Uneinigkeit zum Thema vierte Impfung

Die Wirksamkeit einer sofortigen vierten Impfung für Menschen über 60, wie sie von der Europäischen Union empfohlen wird, wird derzeit diskutiert. Der Epidemiologe und ehemalige WHO-Direktor Klaus Stöhr rät großen Teilen der Bevölkerung von solchen Auffrischimpfungen ab und lehnt die Empfehlung deshalb ab. Als Begründung nannte Stöhr der „Neuen Osnabrücker Zeitung“, wer jetzt nach dem zweiten Booster für alle fordere, müsse wissen, „dass die Wirkung im Herbst weitgehend verflogen ist“.

Das Problem für Stöhr: Gerade im Herbst brauchen gefährdete Personen wegen des hohen Infektionsdrucks und der hohen Ansteckungswahrscheinlichkeit im Winter eine Auffrischung. Stöhr empfiehlt allen Menschen bis zum 70. Lebensjahr ohne Vorerkrankungen, mit der zweiten Mahnung bis zum Herbst zu warten.

Montgomery und Lauterbach für Verstärker

Der Präsident des Weltärztebundes, Frank Ulrich Montgomery, sieht das anders. Er unterstützte die Empfehlung der EU, Menschen über 60 eine zweite Auffrischimpfung zu geben. Er begründete dies mit der Reduzierung des bisherigen Impfschutzes. „Das Virus ist schlau, es verändert sich – und der Impfschutz schwindet“, sagte Montgomery den Blättern der Funke Mediengruppe. Die Impfung biete keinen absoluten Schutz, „aber sie ist sehr effektiv“, erklärte Montgomery. Deshalb sei es “richtig, jetzt diejenigen zu impfen, deren Impfung oder Genesung schon lange zurückliegt”. Gleiches gilt für die „besonders gefährdeten“. Auch im Sommer nehmen die Fälle nun zu. Wir sehen viel Krankenstand, vor allem bei Fluggesellschaften, Transportunternehmen und im Gesundheitsbereich. Wir alle leiden darunter.

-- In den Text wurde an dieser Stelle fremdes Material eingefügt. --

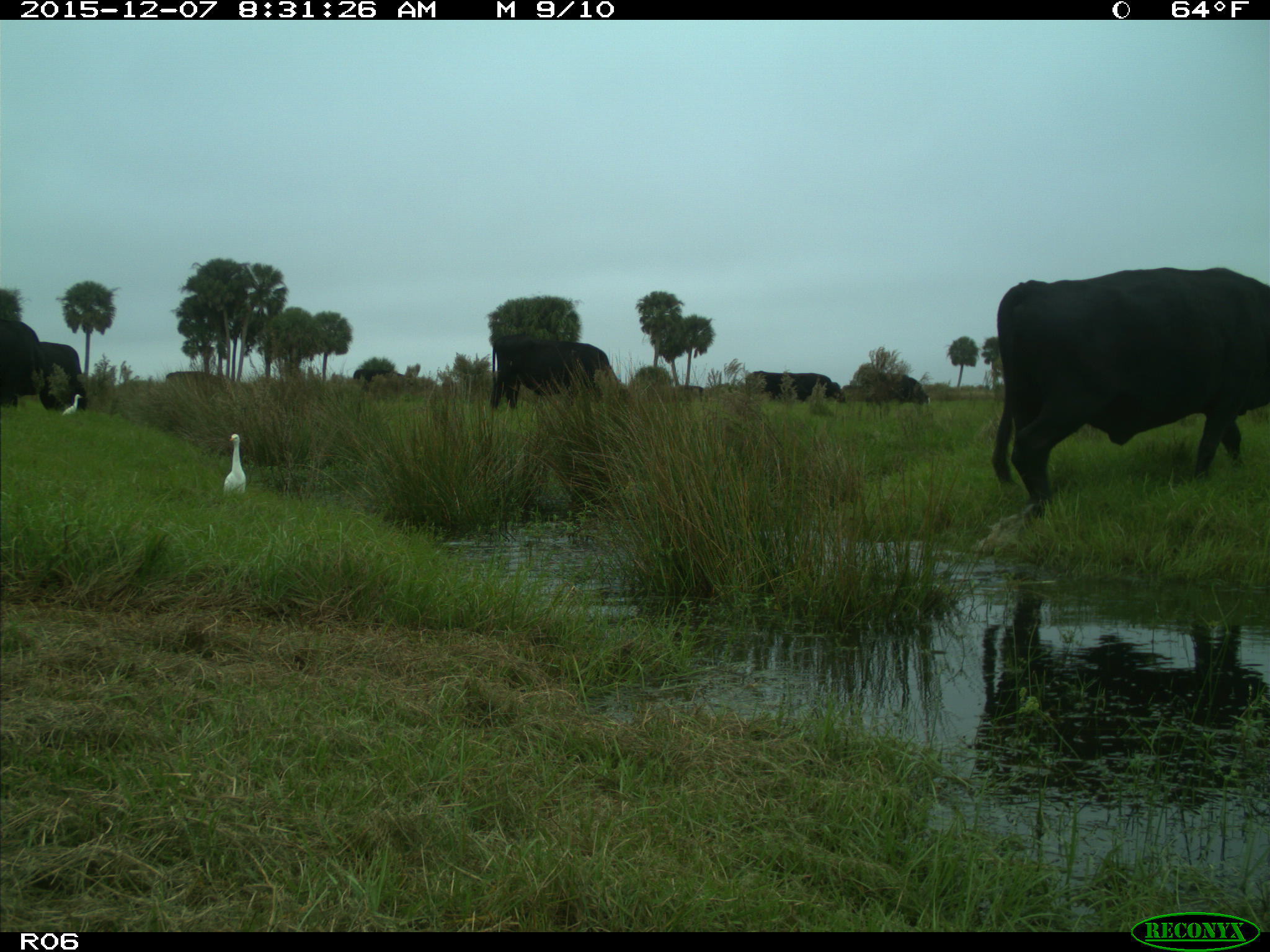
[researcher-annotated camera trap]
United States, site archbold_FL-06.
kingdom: Animalia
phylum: Chordata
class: Mammalia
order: Artiodactyla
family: Bovidae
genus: Bos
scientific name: Bos taurus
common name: domestic cow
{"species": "Bos taurus (domestic cow)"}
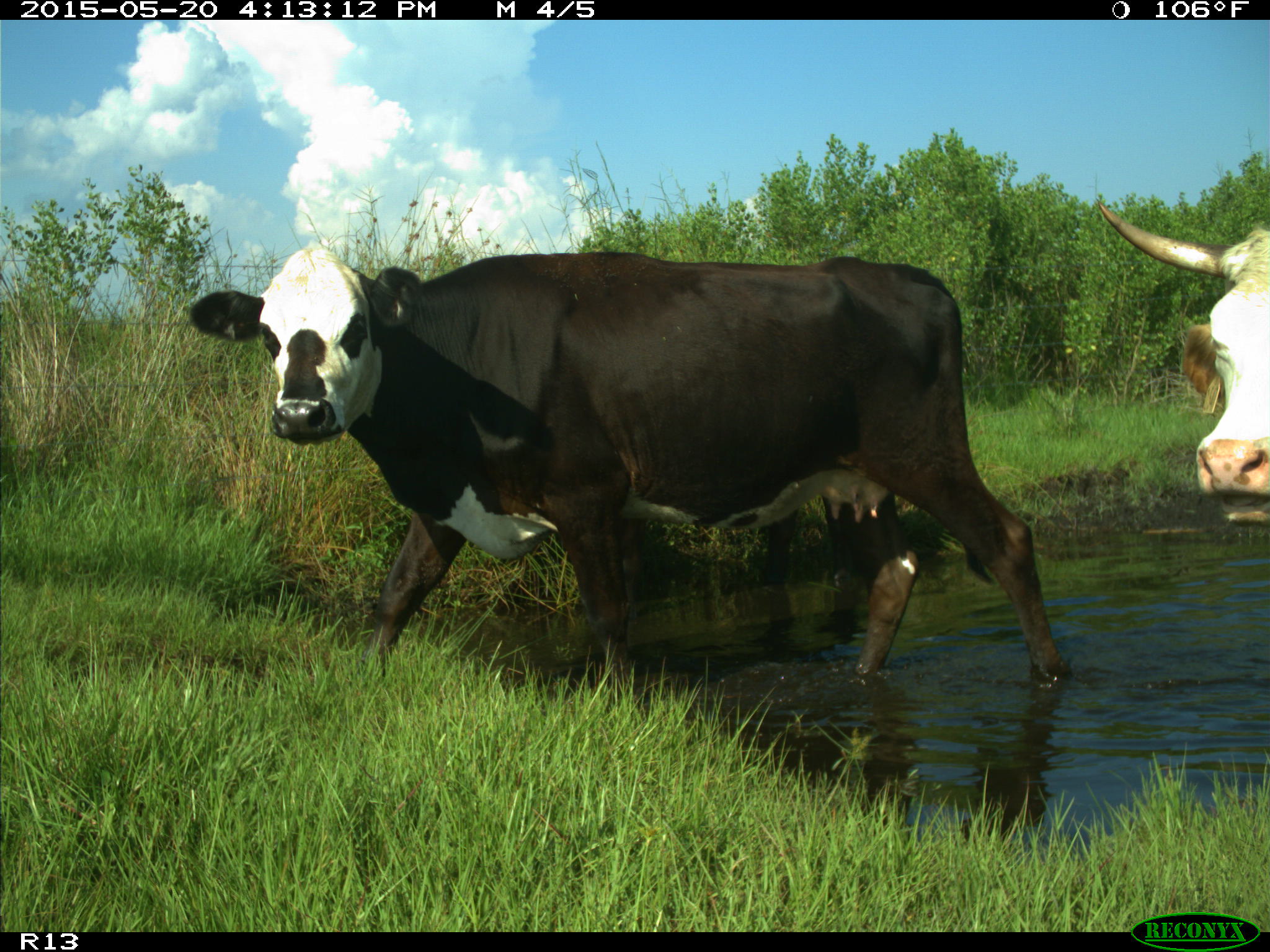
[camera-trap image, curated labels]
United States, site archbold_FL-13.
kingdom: Animalia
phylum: Chordata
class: Mammalia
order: Artiodactyla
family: Bovidae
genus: Bos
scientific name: Bos taurus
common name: domestic cow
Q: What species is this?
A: Bos taurus (domestic cow).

Laut Montgomery ist die Impfung immer noch der beste Weg, um Krankheiten, Leiden und Tod zu verhindern. Auch Bundesgesundheitsminister Karl Lauterbach (SPD) nannte die Empfehlung der EU „rational und überfällig“. In Deutschland empfiehlt die Ständige Impfkommission (Stiko) bisher eine zweite Auffrischimpfung für Personen über 70 Jahre, Risikopatienten und Bewohner von Pflegeeinrichtungen sowie Beschäftigte im medizinischen Bereich und in Pflegeeinrichtungen.